In this project, we have focussed on creating an Automatic Speech Recognition (ASR) and Text to Speech (TTS) module for low resource Indic language Hindi.
The Hindi ASR module was designed using Facebook’s Wav2Vec 2.0 model. Submissions were also made to the ‘GRAM VAANI ASR Challenge 2022’ in the ‘Open’ and ‘self-supervised’ categories. For the open challenge, we have used a pre-trained model by Vakyansh named ‘CLSRIL-23’ and further fine-tuned using 100hrs telephonic labeled data. For the self-supervised challenge, we initially designed a pre-trained model using 1000hrs telephonic unlabeled data and then finetuned using 100hrs telephonic labeled data. A language model, KenLM was used in the decoding step to improve the model’s accuracy.

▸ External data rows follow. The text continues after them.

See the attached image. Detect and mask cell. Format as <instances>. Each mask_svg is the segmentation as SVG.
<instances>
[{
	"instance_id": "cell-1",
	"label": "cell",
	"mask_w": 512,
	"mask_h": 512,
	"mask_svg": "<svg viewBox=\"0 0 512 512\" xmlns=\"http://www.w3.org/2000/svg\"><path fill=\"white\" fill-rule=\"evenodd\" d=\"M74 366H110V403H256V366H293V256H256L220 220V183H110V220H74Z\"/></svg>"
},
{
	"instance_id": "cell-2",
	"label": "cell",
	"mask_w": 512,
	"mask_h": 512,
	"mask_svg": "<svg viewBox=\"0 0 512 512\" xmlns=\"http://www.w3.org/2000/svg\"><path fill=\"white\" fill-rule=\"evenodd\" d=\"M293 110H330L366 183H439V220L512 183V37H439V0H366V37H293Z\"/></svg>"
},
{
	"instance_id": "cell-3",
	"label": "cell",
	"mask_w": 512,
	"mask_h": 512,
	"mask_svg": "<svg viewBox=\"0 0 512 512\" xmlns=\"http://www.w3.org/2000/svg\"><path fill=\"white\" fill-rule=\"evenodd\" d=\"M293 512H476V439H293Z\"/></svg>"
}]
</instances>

The Hindi TTS model was developed using Tacotron2 and Parallel WaveGAN models. TTS synthesizer mainly contains two modules, one being 'Spectrogram Prediction Network' and 'Vocoder'. Tacotron2 is an AI-powered end-to-end speech synthesis model developed by Google. It takes processed characters as input and has the ability to convert them to a speech waveform. In our project, we have used the Tacotron2 model to just create the acoustic features for us. The acoustic and spectral features are then fed to a vocoder named ‘Parallel WaveGAN’ where we get speech as the output. Both the models are trained on 21.46hrs IIT Madras Hindi dataset (female voice).